You’d think Amazon’s surging sales would be a boost for UPS. But no.
Amazon packages used to be delivered to our place in San Francisco by UPS or the United States Postal Service. But for some time now, our Amazon packages have been delivered by some men and women in regular clothes. Most of them came in unmarked vehicles, sometimes cars, sometimes small vans. One of them wore a vest with an Amazon logo. He’d pulled up in a small white van marked with an Amazon logo.
I asked him if he worked for Amazon. He said he worked for a delivery company with about 20 vans.
Now jump to the brown vans that don’t bring our Amazon packages anymore. UPS announces rate increases every year. Here’s the last batch:
- Effective December 30, 2013: average increase of 4.9% for UPS Ground, Air, and International.
- Effective December 29, 2014: average increase of 4.9% for UPS Ground, Air, and International.
- Effective December 28, 2015: average increase of 4.9% for UPS Ground; average increase of 5.2% for UPS Air and International services.
- Effective December 26, 2016: average increase of 4.9% for, the UPS Ground, Air, and International.
UPS’s “average increases” can understate the actual increases. For example, the rate increases for UPS Ground are generally higher at the lighter weights and less at heavier weights. This might range from a 4.1% rate increase for 76-150 pounds Ground to a 6.8% rate increase for the Ground Minimum charge. So the many light parcels of the internet economy would get the higher annual rate increases.
UPS also just announced that it will add surcharges for online orders shipped to residences around Thanksgiving and the week before Christmas, as it “must flex its delivery network to meet increased demand,” it says.
Sure, Amazon has worked out deals with all its carriers. But the principle is the same even if Amazon gets a better deal: It’s expensive, and it gets more expensive every year by a rate double or triple the rate of inflation, and it gets a lot more expensive for lighter packages that form the core of online retail, and it gets even more expensive just when you need to ship the most.
But UPS – despite these rate increases, and despite growing international revenues – has experienced essentially 0% revenue growth in 2015 and only 4.3% revenue growth in 2016 (to $60.9 billion).
Amazon’s revenues grew 20% in 2015 and 27% in 2016. E-commerce in the US is growing at a rate of about 15% a year. Clearly, UPS is not benefiting from the surge in online sales. So how is Amazon getting its merchandise — from specialty clothing and accessories to electronics — to its customers?
In the “Greater San Francisco Area,” as Amazon calls it, Amazon has been leasing all kinds of warehouse space over the past few years as part of its distribution network. The new “fulfillment centers” it leased in 2016 include a 224,154-square-foot warehouse in Richmond, and a 1 million square-foot warehouse in Tracy, at the edge of the Bay Area, near I-5, the main north-south Interstate in California. In 2014, it leased a 574,000-square-foot warehouse in Newark, Alameda County, in the East Bay.
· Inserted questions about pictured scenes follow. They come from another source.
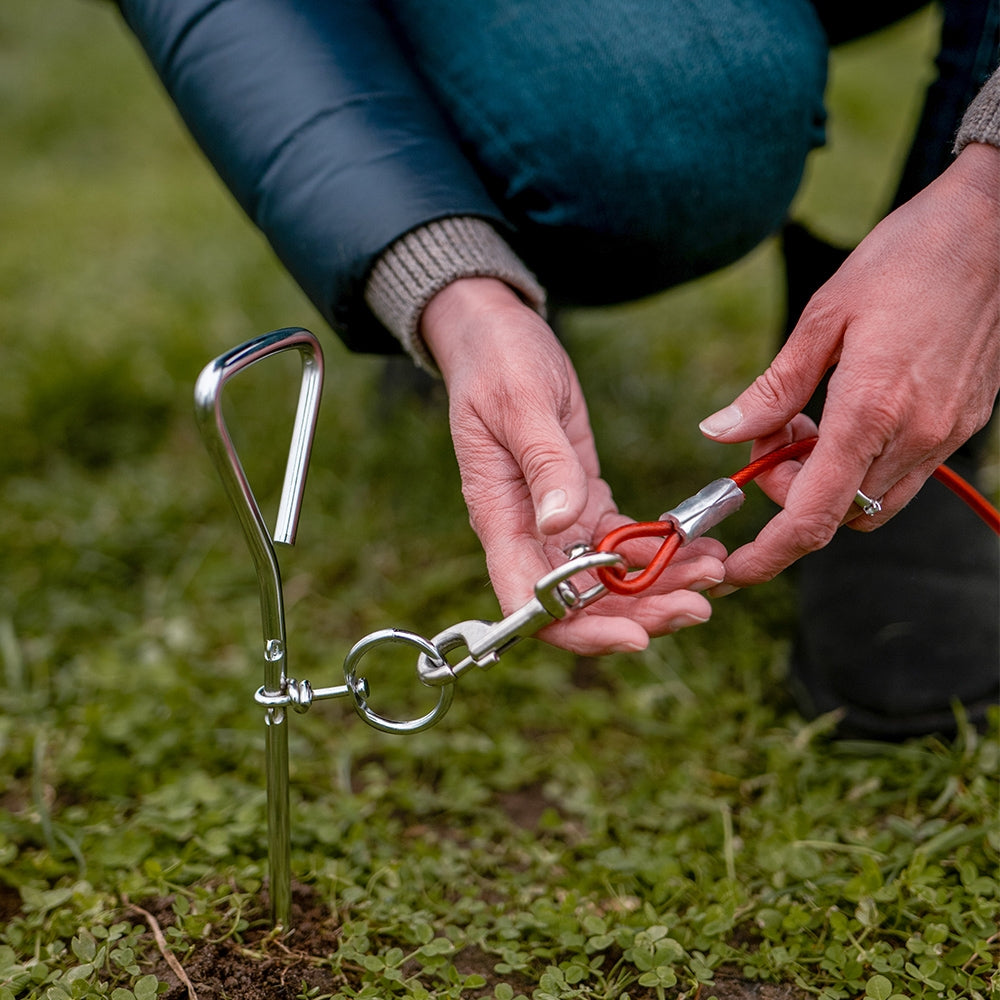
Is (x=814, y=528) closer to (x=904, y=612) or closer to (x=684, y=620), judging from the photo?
(x=684, y=620)

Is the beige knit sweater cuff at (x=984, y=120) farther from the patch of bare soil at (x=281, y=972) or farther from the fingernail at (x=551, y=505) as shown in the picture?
the patch of bare soil at (x=281, y=972)

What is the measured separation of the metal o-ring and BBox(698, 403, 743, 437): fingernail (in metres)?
0.30

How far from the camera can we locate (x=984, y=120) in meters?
0.89

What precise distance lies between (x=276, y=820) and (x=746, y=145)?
0.93 m

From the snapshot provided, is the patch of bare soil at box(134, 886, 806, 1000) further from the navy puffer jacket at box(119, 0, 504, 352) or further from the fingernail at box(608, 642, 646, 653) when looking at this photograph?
the navy puffer jacket at box(119, 0, 504, 352)

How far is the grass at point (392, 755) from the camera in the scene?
97 cm

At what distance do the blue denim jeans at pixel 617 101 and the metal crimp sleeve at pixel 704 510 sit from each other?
0.53 meters

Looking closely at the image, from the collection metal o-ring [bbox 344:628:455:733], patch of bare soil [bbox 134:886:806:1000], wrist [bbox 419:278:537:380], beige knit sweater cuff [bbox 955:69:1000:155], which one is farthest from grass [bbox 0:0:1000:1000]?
beige knit sweater cuff [bbox 955:69:1000:155]

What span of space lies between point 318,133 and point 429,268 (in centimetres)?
20

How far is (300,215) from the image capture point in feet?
3.61

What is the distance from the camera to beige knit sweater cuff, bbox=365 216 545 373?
105cm

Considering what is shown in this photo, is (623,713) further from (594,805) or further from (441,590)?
(441,590)

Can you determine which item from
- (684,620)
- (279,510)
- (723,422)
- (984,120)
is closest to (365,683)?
(279,510)

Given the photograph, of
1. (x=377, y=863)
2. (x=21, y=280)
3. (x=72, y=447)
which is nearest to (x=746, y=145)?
(x=377, y=863)
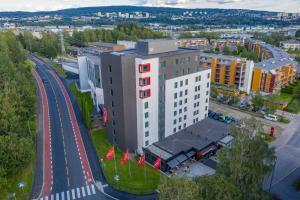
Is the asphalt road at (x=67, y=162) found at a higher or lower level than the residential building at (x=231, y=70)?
lower

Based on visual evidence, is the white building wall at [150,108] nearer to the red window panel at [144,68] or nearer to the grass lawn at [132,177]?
the red window panel at [144,68]

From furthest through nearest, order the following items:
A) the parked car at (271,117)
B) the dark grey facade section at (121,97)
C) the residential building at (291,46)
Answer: the residential building at (291,46)
the parked car at (271,117)
the dark grey facade section at (121,97)

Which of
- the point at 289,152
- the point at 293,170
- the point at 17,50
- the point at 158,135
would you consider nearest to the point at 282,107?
the point at 289,152

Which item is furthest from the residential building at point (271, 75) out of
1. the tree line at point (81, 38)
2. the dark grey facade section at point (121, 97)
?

It has other warehouse operations scattered the Bay Area, including in South San Francisco.
But it’s not UPS or the Postal Service that is delivering from these warehouses to the customer. Amazon has set up two ways to get the merchandise delivered. Same-day delivery is possible. And none of it involves drones.
“Amazon Flex” is not in every city yet, but it’s in “more than 30 cities” in the US, Amazon says. “And we’re adding new ones all the time.” It’s a way to “make $18-$25/hour delivering packages with Amazon.” It’s an app that allows you to choose a time block in which to pick up and deliver packages. Your pick-up location may be an Amazon facility or “a store or even a restaurant.” You can use your car, bicycle, or whatever to deliver the packages. “Be your own boss, set your own schedule, and have more time to pursue your goals and dreams,” it says. It’s part of the gig economy.
And there are “Amazon Delivery Providers.” OK, the name isn’t fancy, but it works. “You choose the cities where you’d like to deliver. Whether you have one van or a fleet, our volume and your business could be a great match,” Amazon says. “All deliveries are within a specific service area and delivery services vary by location.”
You pick up at “a local facility.” You use “Amazon’s routing technology,” which “helps you navigate efficiently.” You “earn money by delivering packages to Amazon customers.”
The drivers in these two systems are not highly paid UPS drivers. Amazon Flex drivers are contractors for Amazon, working for $18-$25 per hour (less if costs of the vehicle are included). Drivers working for “Amazon Delivery Providers” make whatever their arrangements are with their bosses. And if the Amazon Delivery Provider is a one-person-one-van show, and you own it, you make whatever Amazon pays you per delivery minus your costs.
This is a huge change in the US logistics landscape. Amazon has gotten big enough to where it is now building out a nationwide delivery network that includes the last mile in competition with UPS, FedEx, and the Postal Service. And it relies on the gig economy to deliver the last mile. It’s upending decades of established systems and companies. I don’t know if this is cost-effective for Amazon, but it is certainly trampling on the entrenched logistics sector that is hooked on annual rate increases as sole source of revenue growth.